You might ask why it took six months to find one. I keep asking myself the same thing. I think for me there are just too many things to obsess about when buying a new car. The cost alone can get your head spinning. And then you have to think about styling. And what about the exterior/interior color combinations? Leather or cloth? Sun roof, moon roof, no roof? Front-wheel drive, all-wheel drive or four-wheel drive? What about storage capacity? Can it hold just a week’s worth of groceries or can I cram it full of paddles, life jackets, a dog crate, soccer balls, dirty socks, rain gear, a box full of old CDs and a week’s worth of groceries?
I kept thinking and looking but I just couldn’t pull the trigger. Maybe I was a little too obsessed with cars to make a decision?
When I was a kid I loved cars. I collected and played with toy cars (Matchbox, Hot Wheels and Corgi), I built scale models of cars, I raced slot cars and I wore out the pages of car magazines that I shared with my brother. I blame my dad for my obsession. When I was born he drove a Triumph TR3, a beautiful, tiny, soft-topped sports car. It was hardly practical for a father of three and I can only imagine how it hurt when he sold it not long after I came along.
Soon he had two matching green Volvos in the driveway. A sedan for my mom and a wagon for him. They were no match for the Triumph, but Volvos, which may be common today, were somewhat exotic back then. A 1946 Willy’s jeep was added to our lineup soon after and then when I was about 12 or 13 my dad pushed our household’s car obsession over the brink when he paid $1,700 for a 1966 Jaguar E-Type. For my money the E-Type is the most beautiful sports car ever produced. One has been on display in New York City’s Museum of Modern Art since 1996.

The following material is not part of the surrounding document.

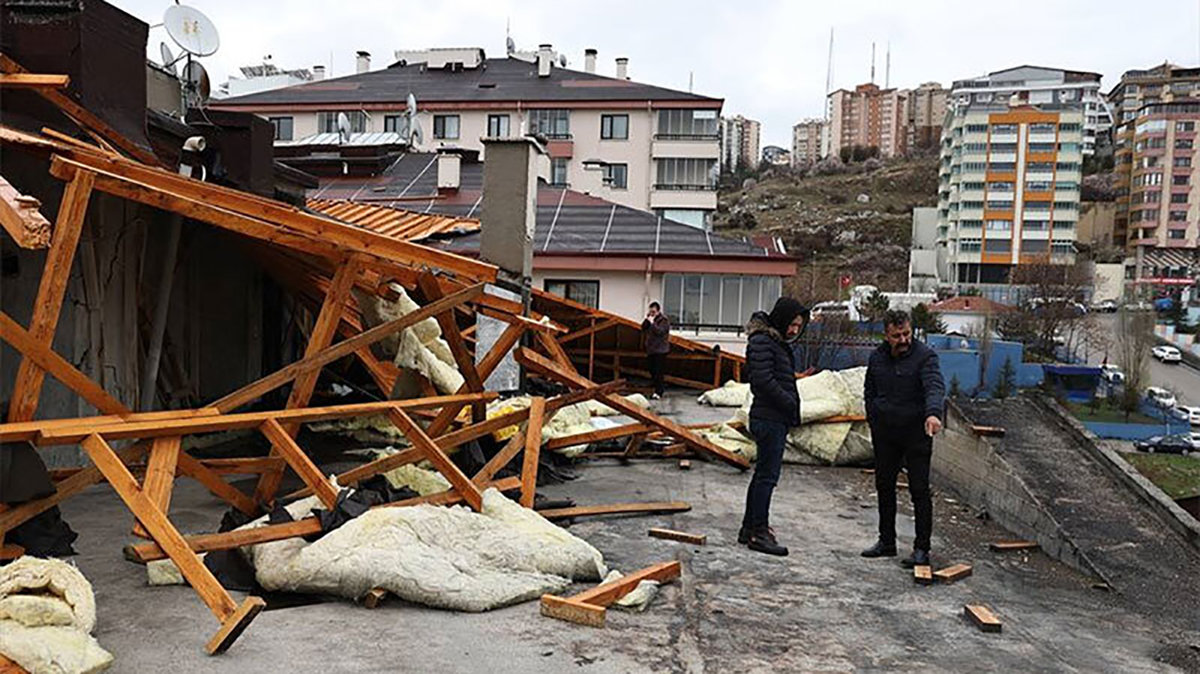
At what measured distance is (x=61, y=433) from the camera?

In 1976 I didn’t have to go to a museum to see one. There was one in my garage, which might as well have been a museum given how much time I spent staring at that car. Everything about it was perfect. The big wooden steering wheel, the push-button ignition, the smell of leather and gasoline, the rumble of the exhaust, the spoked wheels and the curves. Oh my, those curves.

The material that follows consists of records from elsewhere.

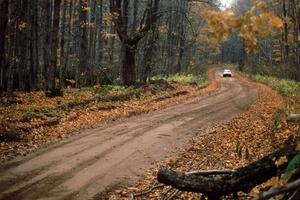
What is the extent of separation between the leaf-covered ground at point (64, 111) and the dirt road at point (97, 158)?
2.57ft

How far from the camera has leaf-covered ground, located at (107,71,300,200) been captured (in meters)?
8.75

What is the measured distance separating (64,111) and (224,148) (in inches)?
316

The Jaguar was sold when I went off to college and my car obsession calmed with time. Soon I was a family man driving sedans and minivans. But my obsession never went away completely. And it seems I am in good company here in America. It was reported a few years ago that there are about 255 million registered passenger vehicles in the United States. And by my count there are about 253 million Americans of driving age. This means there are more cars in America then there are people to drive them.

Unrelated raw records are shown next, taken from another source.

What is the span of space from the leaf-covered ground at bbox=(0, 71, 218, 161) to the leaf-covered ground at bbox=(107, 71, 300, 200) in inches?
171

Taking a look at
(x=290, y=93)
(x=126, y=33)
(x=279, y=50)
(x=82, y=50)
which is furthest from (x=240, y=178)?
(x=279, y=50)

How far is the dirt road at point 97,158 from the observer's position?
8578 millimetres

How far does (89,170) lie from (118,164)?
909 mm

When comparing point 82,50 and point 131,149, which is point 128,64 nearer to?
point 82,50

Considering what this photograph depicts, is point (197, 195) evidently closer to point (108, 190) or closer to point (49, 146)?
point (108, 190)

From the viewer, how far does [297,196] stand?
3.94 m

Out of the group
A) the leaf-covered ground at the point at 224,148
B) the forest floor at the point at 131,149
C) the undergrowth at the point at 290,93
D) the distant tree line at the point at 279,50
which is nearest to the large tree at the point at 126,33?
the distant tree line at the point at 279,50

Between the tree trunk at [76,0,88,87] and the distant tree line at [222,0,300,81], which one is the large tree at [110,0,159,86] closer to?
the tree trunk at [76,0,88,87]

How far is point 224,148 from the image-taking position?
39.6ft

Maybe we are all a little obsessed.
Today a 1966 Jaguar goes for $80,000 or more so a mid-life crisis purchase is out of the question. I am happy (well, happy-ish) confining my classic sports car experiences to museums. A few years ago I saw Ralph Lauren’s car collection at Boston’s Museum of Fine Arts. When I laid my eyes upon his 1938 Bugatti 57SC Atlantic I almost fainted. So did I almost faint when I saw the 2012 Honda CRV that I finally purchased recently? Not even close, but it does have a working air conditioner. And at my age, that makes it museum worthy.